The schools run on a three-term year, the first ending in December, followed by a long Christmas vacation, Christmas falling on January 7 for a reason we’ve not yet figured out (the year here is 1955, for a reason just as obscure). Current plans are to fly all the PCVs to Asmara during the vacation for a type of reunion and a conference on future plans. They want to give us a chance to swap teacher tricks, since very few of the group had ever taught school before they came here, as well as to plan outside projects. One plan is the placement of street signs along the Addis Ababa roads – the lack of which has made confusion unlimited for sign-conscious Americans. [Editor’s note: it turns out there were signs, but not in our language!]

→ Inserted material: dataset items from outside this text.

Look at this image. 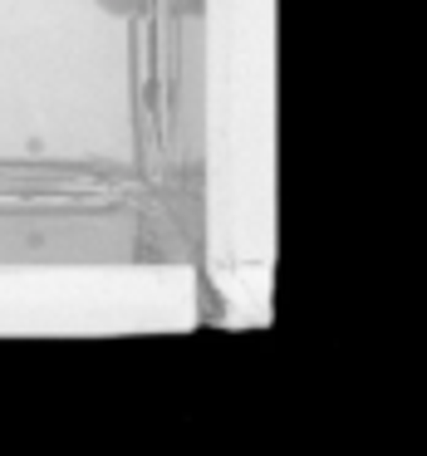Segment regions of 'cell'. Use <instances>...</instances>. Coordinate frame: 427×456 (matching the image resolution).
Masks as SVG:
<instances>
[{"instance_id":"obj_1","label":"cell","mask_w":427,"mask_h":456,"mask_svg":"<svg viewBox=\"0 0 427 456\" xmlns=\"http://www.w3.org/2000/svg\"><path fill=\"white\" fill-rule=\"evenodd\" d=\"M99 11H109V15H138L143 0H99Z\"/></svg>"}]
</instances>
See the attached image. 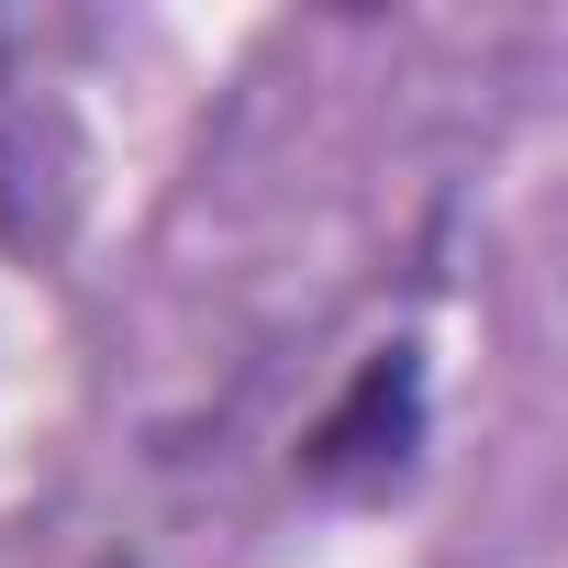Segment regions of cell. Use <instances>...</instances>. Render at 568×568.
Instances as JSON below:
<instances>
[{"label":"cell","instance_id":"cell-1","mask_svg":"<svg viewBox=\"0 0 568 568\" xmlns=\"http://www.w3.org/2000/svg\"><path fill=\"white\" fill-rule=\"evenodd\" d=\"M413 424H424V368H413V346H379V357L357 368V390H346V402L313 424L302 468H313V479L379 468V457H402V446H413Z\"/></svg>","mask_w":568,"mask_h":568}]
</instances>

I guess that in a way summarizes my activities since September 6 (when we arrived here via Ethiopian Air Lines DC-6 – we’ll be leaving here by new Boeing 720B jet). Here’s wishing a Merry Christmas to everyone, as well as a Happy New Year, both 1963 and 1956.

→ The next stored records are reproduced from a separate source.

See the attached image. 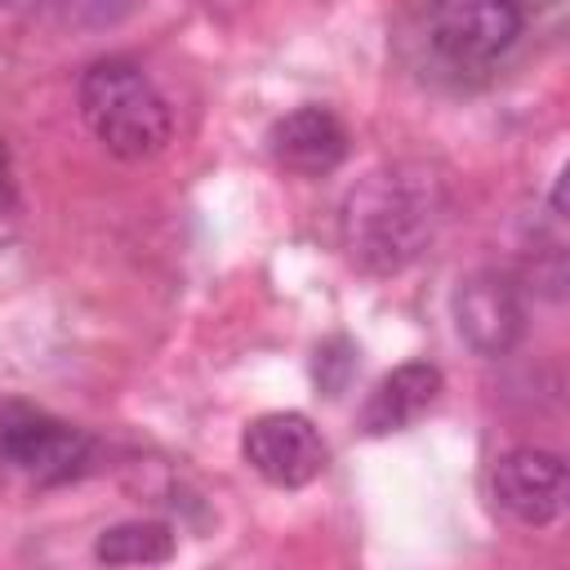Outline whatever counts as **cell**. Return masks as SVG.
I'll return each instance as SVG.
<instances>
[{
    "instance_id": "obj_2",
    "label": "cell",
    "mask_w": 570,
    "mask_h": 570,
    "mask_svg": "<svg viewBox=\"0 0 570 570\" xmlns=\"http://www.w3.org/2000/svg\"><path fill=\"white\" fill-rule=\"evenodd\" d=\"M525 4L521 0H423L410 22V62L450 89L481 85L521 40Z\"/></svg>"
},
{
    "instance_id": "obj_9",
    "label": "cell",
    "mask_w": 570,
    "mask_h": 570,
    "mask_svg": "<svg viewBox=\"0 0 570 570\" xmlns=\"http://www.w3.org/2000/svg\"><path fill=\"white\" fill-rule=\"evenodd\" d=\"M436 396H441V370L428 361H405L379 379V387L370 392V401L361 410V428L370 436L401 432V428L419 423L436 405Z\"/></svg>"
},
{
    "instance_id": "obj_8",
    "label": "cell",
    "mask_w": 570,
    "mask_h": 570,
    "mask_svg": "<svg viewBox=\"0 0 570 570\" xmlns=\"http://www.w3.org/2000/svg\"><path fill=\"white\" fill-rule=\"evenodd\" d=\"M267 151L276 156V165L316 178V174H330L347 156V129L330 107L312 102V107H298L272 125Z\"/></svg>"
},
{
    "instance_id": "obj_7",
    "label": "cell",
    "mask_w": 570,
    "mask_h": 570,
    "mask_svg": "<svg viewBox=\"0 0 570 570\" xmlns=\"http://www.w3.org/2000/svg\"><path fill=\"white\" fill-rule=\"evenodd\" d=\"M494 499L521 525H548L566 508V463L552 450L517 445L494 463Z\"/></svg>"
},
{
    "instance_id": "obj_1",
    "label": "cell",
    "mask_w": 570,
    "mask_h": 570,
    "mask_svg": "<svg viewBox=\"0 0 570 570\" xmlns=\"http://www.w3.org/2000/svg\"><path fill=\"white\" fill-rule=\"evenodd\" d=\"M441 205V178L423 165H387L365 174L338 209L347 258L370 276L410 267L428 249Z\"/></svg>"
},
{
    "instance_id": "obj_12",
    "label": "cell",
    "mask_w": 570,
    "mask_h": 570,
    "mask_svg": "<svg viewBox=\"0 0 570 570\" xmlns=\"http://www.w3.org/2000/svg\"><path fill=\"white\" fill-rule=\"evenodd\" d=\"M0 178H4V151H0Z\"/></svg>"
},
{
    "instance_id": "obj_3",
    "label": "cell",
    "mask_w": 570,
    "mask_h": 570,
    "mask_svg": "<svg viewBox=\"0 0 570 570\" xmlns=\"http://www.w3.org/2000/svg\"><path fill=\"white\" fill-rule=\"evenodd\" d=\"M80 116L89 134L120 160L156 156L174 134L169 102L129 58H102L80 76Z\"/></svg>"
},
{
    "instance_id": "obj_10",
    "label": "cell",
    "mask_w": 570,
    "mask_h": 570,
    "mask_svg": "<svg viewBox=\"0 0 570 570\" xmlns=\"http://www.w3.org/2000/svg\"><path fill=\"white\" fill-rule=\"evenodd\" d=\"M94 557L107 566H160L174 557V530L165 521H120L98 534Z\"/></svg>"
},
{
    "instance_id": "obj_13",
    "label": "cell",
    "mask_w": 570,
    "mask_h": 570,
    "mask_svg": "<svg viewBox=\"0 0 570 570\" xmlns=\"http://www.w3.org/2000/svg\"><path fill=\"white\" fill-rule=\"evenodd\" d=\"M0 4H9V0H0Z\"/></svg>"
},
{
    "instance_id": "obj_6",
    "label": "cell",
    "mask_w": 570,
    "mask_h": 570,
    "mask_svg": "<svg viewBox=\"0 0 570 570\" xmlns=\"http://www.w3.org/2000/svg\"><path fill=\"white\" fill-rule=\"evenodd\" d=\"M454 325L463 343L481 356H503L517 347L525 330V307L517 298V285L499 272H476L459 281L454 289Z\"/></svg>"
},
{
    "instance_id": "obj_4",
    "label": "cell",
    "mask_w": 570,
    "mask_h": 570,
    "mask_svg": "<svg viewBox=\"0 0 570 570\" xmlns=\"http://www.w3.org/2000/svg\"><path fill=\"white\" fill-rule=\"evenodd\" d=\"M89 454H94V441L80 428L62 423L45 410L18 405V401L0 405V459L13 472H22L40 485H53V481L80 476Z\"/></svg>"
},
{
    "instance_id": "obj_5",
    "label": "cell",
    "mask_w": 570,
    "mask_h": 570,
    "mask_svg": "<svg viewBox=\"0 0 570 570\" xmlns=\"http://www.w3.org/2000/svg\"><path fill=\"white\" fill-rule=\"evenodd\" d=\"M240 454L267 485H281V490H298L316 481L330 459L316 423L294 410L258 414L240 436Z\"/></svg>"
},
{
    "instance_id": "obj_11",
    "label": "cell",
    "mask_w": 570,
    "mask_h": 570,
    "mask_svg": "<svg viewBox=\"0 0 570 570\" xmlns=\"http://www.w3.org/2000/svg\"><path fill=\"white\" fill-rule=\"evenodd\" d=\"M53 4H58L62 18H71V22H107V18H111L107 0H53Z\"/></svg>"
}]
</instances>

Tenastelign,’Melkam ye Lidet b’a al ena melkam adis amet’
Neil
Neil graduated from Moravian College and New York University School of Law before joining the Peace Corps in 1962. He taught for a year at the famous Commercial School in Addis Ababa, Ethiopia, and then transferred to Haile Selassie University where he prepared memos on the Ethiopian court system for the arriving faculty at the new law school, and taught English at the new Business College at the University. Returning home, he worked for the Peace Corps for several years before moving onto the Department of State, where he became the director of the “reverse peace corps,” called Volunteers to America. Later he represented the Department of State at meetings of the World Health Organization and the Universal Postal Union. Today he is retired and lives in Silver Spring, Maryland.
Such a Christmas story from my first Americans, such positive feelings towards my people, my culture and my country was the lure, the magic and the spell that enchanted me to leave home, family and friends behind and to come to the new world and make it my home. Thank you John Coyne, thank you Neil Boyer and thanks and Merry Christmas to all the PCVs. You made a difference! You are the real gift of this season.
This is a great story, thanks for putting it together, and this site too, John, you are a force of nature! One of these days I’ll read your fiction, I’ll bet it’s equally impressive. Merry Christmas to you and yours!